⟨

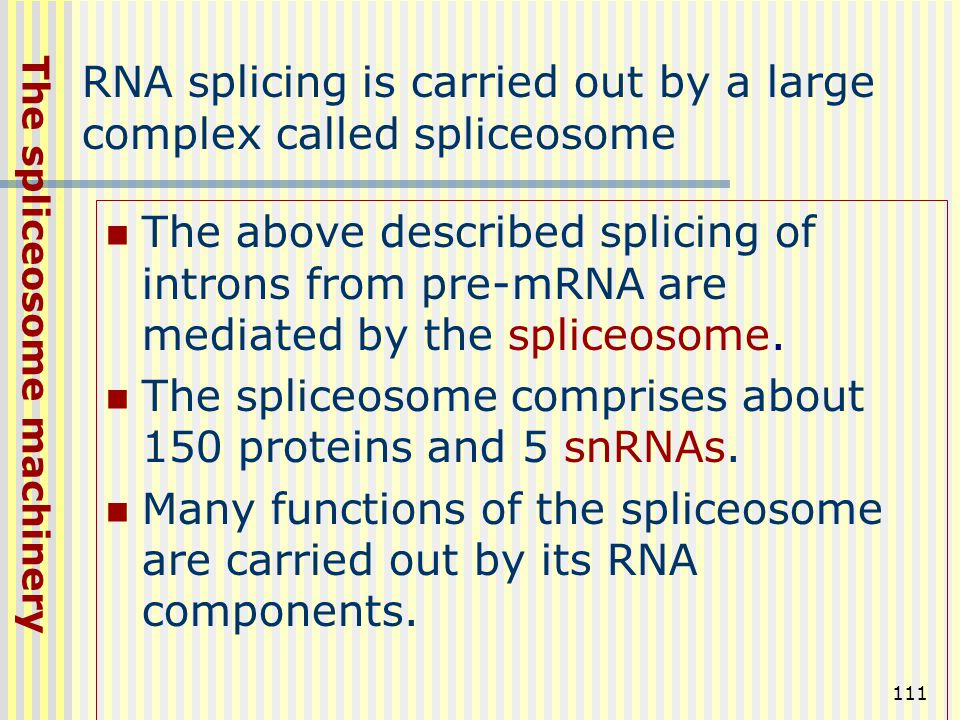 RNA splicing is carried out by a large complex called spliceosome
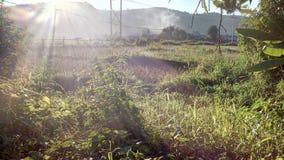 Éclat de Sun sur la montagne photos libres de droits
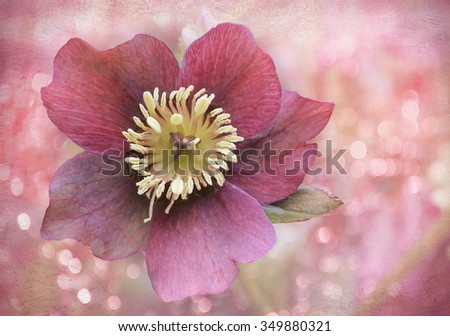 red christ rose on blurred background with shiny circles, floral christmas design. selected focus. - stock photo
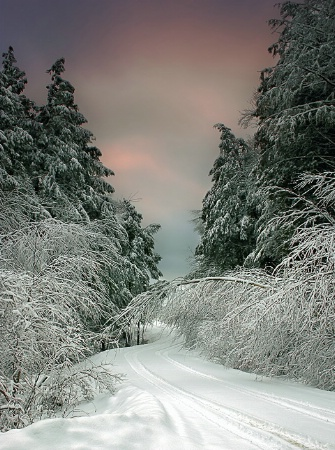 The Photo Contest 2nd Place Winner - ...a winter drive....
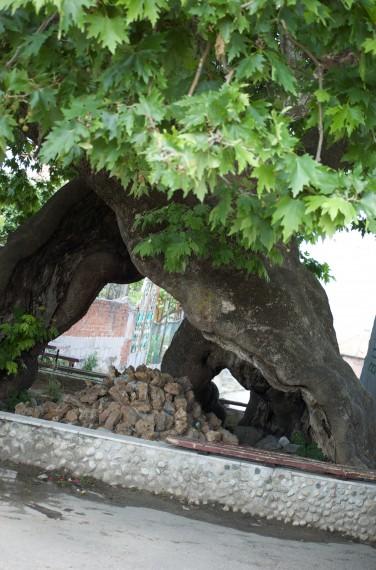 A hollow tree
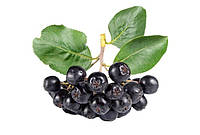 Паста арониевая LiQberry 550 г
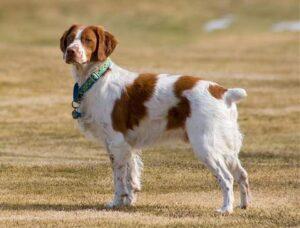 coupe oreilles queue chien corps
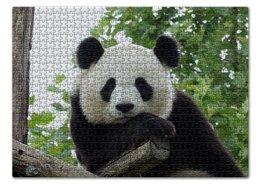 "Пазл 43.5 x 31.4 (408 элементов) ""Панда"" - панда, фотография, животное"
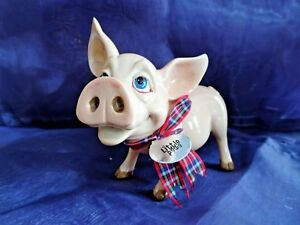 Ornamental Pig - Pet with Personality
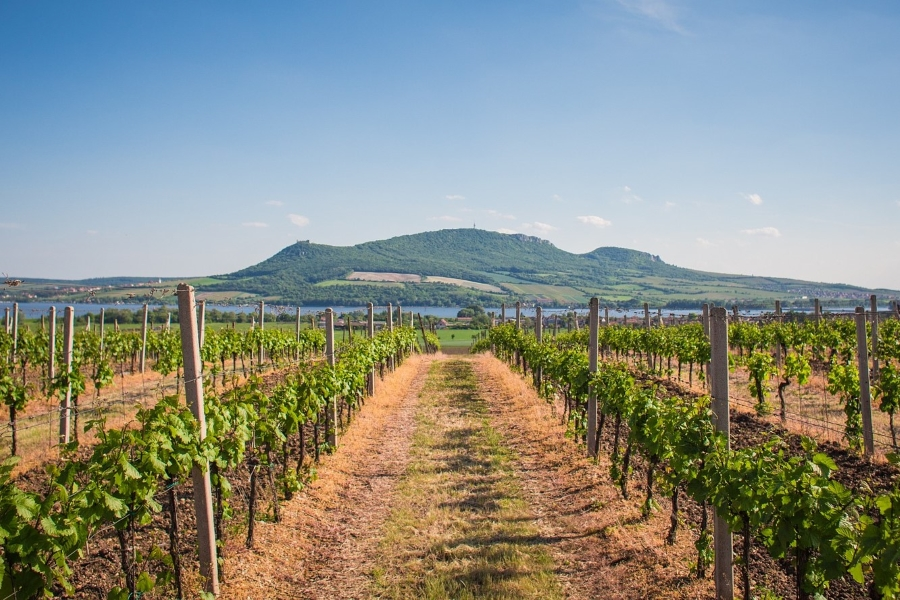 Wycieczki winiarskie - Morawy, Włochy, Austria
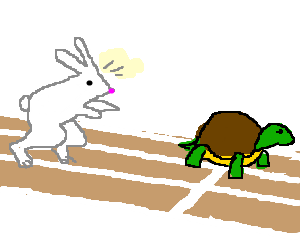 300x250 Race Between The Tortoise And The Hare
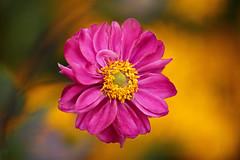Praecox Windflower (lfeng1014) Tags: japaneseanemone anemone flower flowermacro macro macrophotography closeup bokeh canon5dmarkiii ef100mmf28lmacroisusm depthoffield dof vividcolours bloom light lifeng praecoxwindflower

⟩

INSTRUCTIONS FOR THE TASK - What is needed is the full material, retyped unchanged, with no pictures in it.

WRITTEN RESPONSE -
 RNA splicing is carried out by a large complex called spliceosome
 Éclat de Sun sur la montagne photos libres de droits
 red christ rose on blurred background with shiny circles, floral christmas design. selected focus. - stock photo
 The Photo Contest 2nd Place Winner - ...a winter drive....
 A hollow tree
 Паста арониевая LiQberry 550 г
 coupe oreilles queue chien corps
 "Пазл 43.5 x 31.4 (408 элементов) ""Панда"" - панда, фотография, животное"
 Ornamental Pig - Pet with Personality
 Wycieczki winiarskie - Morawy, Włochy, Austria
 300x250 Race Between The Tortoise And The Hare
Praecox Windflower (lfeng1014) Tags: japaneseanemone anemone flower flowermacro macro macrophotography closeup bokeh canon5dmarkiii ef100mmf28lmacroisusm depthoffield dof vividcolours bloom light lifeng praecoxwindflower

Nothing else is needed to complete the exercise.